Afua Kyei, the chief financial officer of the Bank of England was recently named in the 2023 list of 100 Most Reputable Africans.
The list by Reputation Poll International (RPI), a leading global reputation firm (reputationpoll.com), named nine other Ghanaians selected in the areas of governance, entertainment, human rights/advocacy, education and business.
The other Ghanaians include Professor Naana Jane Opoku-Agyemang, the chancellor of the Women’s University in Africa and Eric Yirenkyi Danquah, a professor of plant genetics at the West Africa Centre for Crop Improvement (WACCI) in Accra.
Others are Dag Heward-Mills, the founder and bishop of the Lighthouse Chapel International; Edward Enninful, OBE, the editor-in-chief of British Vogue; Ken Kwaku, the honorary consul of Ghana to Tanzania; and Kofi Tutu Agyare, managing partner at Nubuke Investments.
The remaining three are Lucy Quist, the managing director of Morgan Stanley Ghana, Samuel Esson Jonah, the chancellor of the University of Cape Coast, and Theresa Ayaode, the executive director of the Multiple Concepts Group.
About Afua Kyei
Afua Kyei is the Executive Director for the Finance Directorate, a Director of the Bank of England Asset Purchase Facility Fund and of the Bank of England Alternative Liquidity Facility. Afua is one of the executive sponsors leading Bank of England’s approach to climate change and is focussed on diversity and inclusion.

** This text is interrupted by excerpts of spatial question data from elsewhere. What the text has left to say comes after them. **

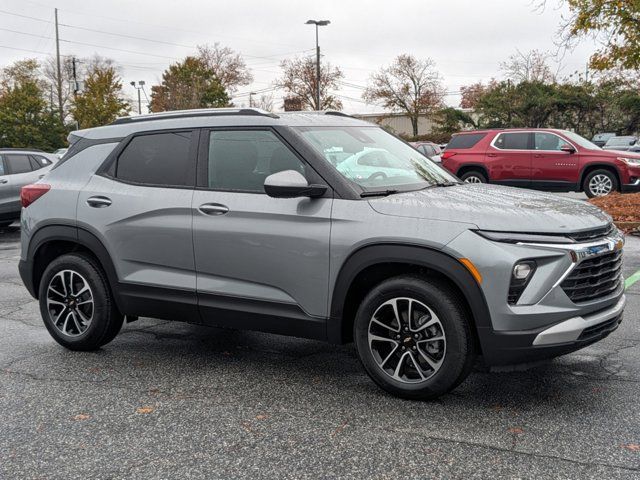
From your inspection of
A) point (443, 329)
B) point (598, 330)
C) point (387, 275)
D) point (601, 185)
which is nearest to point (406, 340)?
point (443, 329)

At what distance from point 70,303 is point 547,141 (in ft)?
43.9

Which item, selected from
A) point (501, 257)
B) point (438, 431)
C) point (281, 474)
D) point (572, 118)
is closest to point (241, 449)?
point (281, 474)

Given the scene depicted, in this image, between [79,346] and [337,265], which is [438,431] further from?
[79,346]

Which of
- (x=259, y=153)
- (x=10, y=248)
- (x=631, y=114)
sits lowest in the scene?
(x=10, y=248)

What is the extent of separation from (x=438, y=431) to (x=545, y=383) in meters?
1.08

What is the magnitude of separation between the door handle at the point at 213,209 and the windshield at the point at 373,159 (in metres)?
0.72

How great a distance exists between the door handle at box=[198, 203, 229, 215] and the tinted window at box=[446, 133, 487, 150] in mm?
13477

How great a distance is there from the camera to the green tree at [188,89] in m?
56.2

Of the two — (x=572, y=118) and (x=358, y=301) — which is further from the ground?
(x=572, y=118)

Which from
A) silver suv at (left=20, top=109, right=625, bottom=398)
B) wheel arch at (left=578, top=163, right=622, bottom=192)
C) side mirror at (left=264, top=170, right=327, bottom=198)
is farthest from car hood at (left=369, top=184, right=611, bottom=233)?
wheel arch at (left=578, top=163, right=622, bottom=192)

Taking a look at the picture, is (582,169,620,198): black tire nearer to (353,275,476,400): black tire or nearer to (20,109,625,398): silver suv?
(20,109,625,398): silver suv

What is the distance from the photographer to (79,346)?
5277mm

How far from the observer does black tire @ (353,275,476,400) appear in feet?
12.6

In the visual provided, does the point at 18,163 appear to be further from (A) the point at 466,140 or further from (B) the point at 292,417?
(B) the point at 292,417
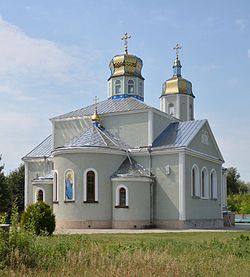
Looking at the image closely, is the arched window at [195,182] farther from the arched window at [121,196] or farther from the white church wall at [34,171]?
the white church wall at [34,171]

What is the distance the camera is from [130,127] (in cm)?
3344

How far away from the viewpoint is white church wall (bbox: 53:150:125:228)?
98.4 ft

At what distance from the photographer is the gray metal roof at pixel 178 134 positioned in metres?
32.3

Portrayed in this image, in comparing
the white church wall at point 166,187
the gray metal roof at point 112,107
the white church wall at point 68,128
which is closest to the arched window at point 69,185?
the white church wall at point 166,187

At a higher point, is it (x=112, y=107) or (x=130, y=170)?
(x=112, y=107)

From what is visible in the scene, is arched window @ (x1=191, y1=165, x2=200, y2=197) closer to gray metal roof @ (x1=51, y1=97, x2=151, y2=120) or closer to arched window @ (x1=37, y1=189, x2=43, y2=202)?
gray metal roof @ (x1=51, y1=97, x2=151, y2=120)

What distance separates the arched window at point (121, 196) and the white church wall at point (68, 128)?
6094 millimetres

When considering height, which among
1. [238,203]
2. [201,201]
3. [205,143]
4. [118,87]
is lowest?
[238,203]

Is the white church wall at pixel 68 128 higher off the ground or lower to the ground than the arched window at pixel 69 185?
higher

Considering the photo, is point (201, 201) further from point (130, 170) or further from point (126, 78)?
point (126, 78)

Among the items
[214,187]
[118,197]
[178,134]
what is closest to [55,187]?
[118,197]

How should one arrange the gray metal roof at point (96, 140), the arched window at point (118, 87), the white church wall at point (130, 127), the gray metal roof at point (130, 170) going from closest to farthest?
the gray metal roof at point (130, 170) → the gray metal roof at point (96, 140) → the white church wall at point (130, 127) → the arched window at point (118, 87)

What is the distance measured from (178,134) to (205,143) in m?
2.91

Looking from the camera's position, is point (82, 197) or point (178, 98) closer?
point (82, 197)
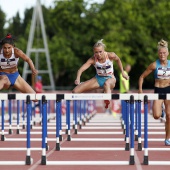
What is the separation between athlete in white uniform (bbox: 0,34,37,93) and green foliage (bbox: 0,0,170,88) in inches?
2286

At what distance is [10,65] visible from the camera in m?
13.1

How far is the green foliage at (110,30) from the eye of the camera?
72625 millimetres

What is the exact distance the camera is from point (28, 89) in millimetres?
13125

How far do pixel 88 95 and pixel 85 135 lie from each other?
6908 mm

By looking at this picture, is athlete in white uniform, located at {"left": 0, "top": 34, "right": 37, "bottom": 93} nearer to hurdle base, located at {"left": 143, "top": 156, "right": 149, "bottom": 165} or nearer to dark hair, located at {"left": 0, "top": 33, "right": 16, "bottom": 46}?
dark hair, located at {"left": 0, "top": 33, "right": 16, "bottom": 46}

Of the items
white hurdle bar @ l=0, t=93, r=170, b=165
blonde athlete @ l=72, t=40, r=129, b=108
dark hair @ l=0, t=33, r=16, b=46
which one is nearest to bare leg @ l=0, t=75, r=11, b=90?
dark hair @ l=0, t=33, r=16, b=46

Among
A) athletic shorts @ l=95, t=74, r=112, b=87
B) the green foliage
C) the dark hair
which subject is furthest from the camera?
the green foliage

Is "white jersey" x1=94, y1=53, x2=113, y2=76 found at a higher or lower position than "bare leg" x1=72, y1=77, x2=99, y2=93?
higher

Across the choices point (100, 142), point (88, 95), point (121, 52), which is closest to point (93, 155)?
point (88, 95)

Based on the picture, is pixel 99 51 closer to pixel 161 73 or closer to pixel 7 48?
pixel 161 73

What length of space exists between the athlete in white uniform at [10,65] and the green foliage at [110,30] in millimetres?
58058

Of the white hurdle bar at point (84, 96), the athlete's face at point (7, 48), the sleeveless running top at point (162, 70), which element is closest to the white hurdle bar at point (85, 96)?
the white hurdle bar at point (84, 96)

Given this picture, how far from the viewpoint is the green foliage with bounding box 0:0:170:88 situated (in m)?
72.6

Kyei joined Bank of England in 2019 from Barclays Bank where she held Finance Director roles (2012-2019) across its three divisions: Group Operations and Technology, the Investment Bank, and latterly in the Retail Bank as Chief Financial Officer Mortgages. She played a key role in Barclays’ strategic cost transformation program, TRANSFORM and was an ambassador for diversity and inclusion for Group Finance Director functions.

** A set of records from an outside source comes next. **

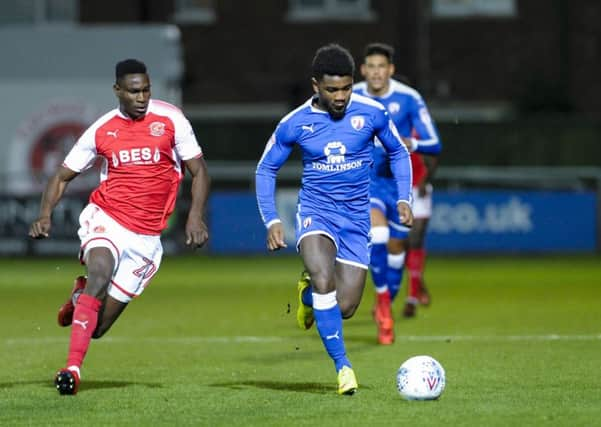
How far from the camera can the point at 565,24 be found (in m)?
35.7

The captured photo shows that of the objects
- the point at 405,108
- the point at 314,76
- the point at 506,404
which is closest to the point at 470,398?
the point at 506,404

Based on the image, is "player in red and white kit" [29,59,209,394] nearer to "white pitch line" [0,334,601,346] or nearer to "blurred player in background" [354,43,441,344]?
"blurred player in background" [354,43,441,344]

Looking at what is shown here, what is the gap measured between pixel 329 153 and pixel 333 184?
0.23 m

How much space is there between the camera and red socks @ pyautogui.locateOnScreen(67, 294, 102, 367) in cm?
1016

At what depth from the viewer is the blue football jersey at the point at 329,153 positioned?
10.3m

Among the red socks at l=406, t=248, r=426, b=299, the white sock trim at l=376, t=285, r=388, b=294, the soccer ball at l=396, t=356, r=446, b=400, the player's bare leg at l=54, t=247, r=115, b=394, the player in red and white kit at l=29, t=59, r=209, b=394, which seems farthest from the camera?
the red socks at l=406, t=248, r=426, b=299

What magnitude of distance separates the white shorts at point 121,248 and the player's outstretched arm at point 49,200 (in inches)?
8.4

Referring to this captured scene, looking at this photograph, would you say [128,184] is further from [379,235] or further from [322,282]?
[379,235]

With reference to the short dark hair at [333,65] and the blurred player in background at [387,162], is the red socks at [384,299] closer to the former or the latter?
the blurred player in background at [387,162]

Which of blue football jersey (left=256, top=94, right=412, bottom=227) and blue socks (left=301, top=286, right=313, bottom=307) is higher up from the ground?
blue football jersey (left=256, top=94, right=412, bottom=227)

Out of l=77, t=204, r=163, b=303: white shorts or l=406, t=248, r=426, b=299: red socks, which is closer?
l=77, t=204, r=163, b=303: white shorts

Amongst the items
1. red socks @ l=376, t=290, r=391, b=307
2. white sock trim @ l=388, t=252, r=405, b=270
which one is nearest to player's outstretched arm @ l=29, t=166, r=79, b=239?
red socks @ l=376, t=290, r=391, b=307

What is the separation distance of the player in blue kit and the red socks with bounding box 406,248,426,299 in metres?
5.55

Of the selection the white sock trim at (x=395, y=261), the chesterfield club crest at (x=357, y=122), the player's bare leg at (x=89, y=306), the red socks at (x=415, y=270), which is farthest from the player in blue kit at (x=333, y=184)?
the red socks at (x=415, y=270)
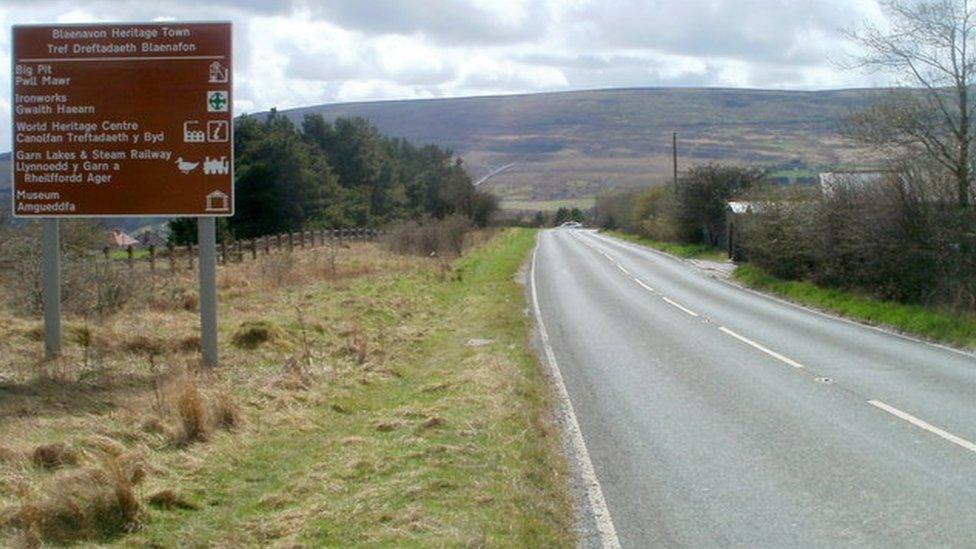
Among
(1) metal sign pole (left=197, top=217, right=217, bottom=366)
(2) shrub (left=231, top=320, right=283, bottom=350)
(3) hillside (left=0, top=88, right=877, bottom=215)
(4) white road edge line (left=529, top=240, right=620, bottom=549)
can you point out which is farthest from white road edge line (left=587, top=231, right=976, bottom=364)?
(3) hillside (left=0, top=88, right=877, bottom=215)

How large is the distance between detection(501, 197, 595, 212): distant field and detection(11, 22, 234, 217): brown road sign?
471 feet

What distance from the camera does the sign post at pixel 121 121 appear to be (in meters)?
14.8

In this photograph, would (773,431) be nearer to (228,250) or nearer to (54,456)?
(54,456)

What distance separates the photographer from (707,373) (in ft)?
51.3

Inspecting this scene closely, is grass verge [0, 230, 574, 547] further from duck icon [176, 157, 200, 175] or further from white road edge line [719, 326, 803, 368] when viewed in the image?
white road edge line [719, 326, 803, 368]

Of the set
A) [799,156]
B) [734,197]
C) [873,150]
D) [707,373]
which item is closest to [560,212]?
[799,156]

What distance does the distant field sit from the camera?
530ft

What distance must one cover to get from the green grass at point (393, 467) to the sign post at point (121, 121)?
10.8ft

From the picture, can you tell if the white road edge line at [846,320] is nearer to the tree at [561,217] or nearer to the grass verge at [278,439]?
the grass verge at [278,439]

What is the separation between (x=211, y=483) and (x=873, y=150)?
2492cm

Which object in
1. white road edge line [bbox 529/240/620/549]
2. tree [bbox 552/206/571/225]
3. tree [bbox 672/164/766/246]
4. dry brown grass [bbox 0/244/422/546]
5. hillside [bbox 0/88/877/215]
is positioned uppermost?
hillside [bbox 0/88/877/215]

Previously, she held advisory roles at UBS in Mergers and Acquisitions, Group Strategic Advisory (2007-2009) and was an Investment Banker in the Financial Institutions Group covering UK, Benelux, Central and Eastern Europe (2009-2011). She was part of the team that helped advise RBS during the financial crisis in relation to its divestments mandated as part of EU State Aid remediation, its participation in HM Treasury’s £282bn Asset Protection Scheme and its capital issuance of £33.5bn to HM Treasury.
She qualified as a Chartered Accountant (ICAS) with Ernst & Young. She read Chemistry at Somerville College, Oxford University and graduated with a Master’s degree. She was awarded a Junior Research Fellowship by Princeton University in Organic Chemistry.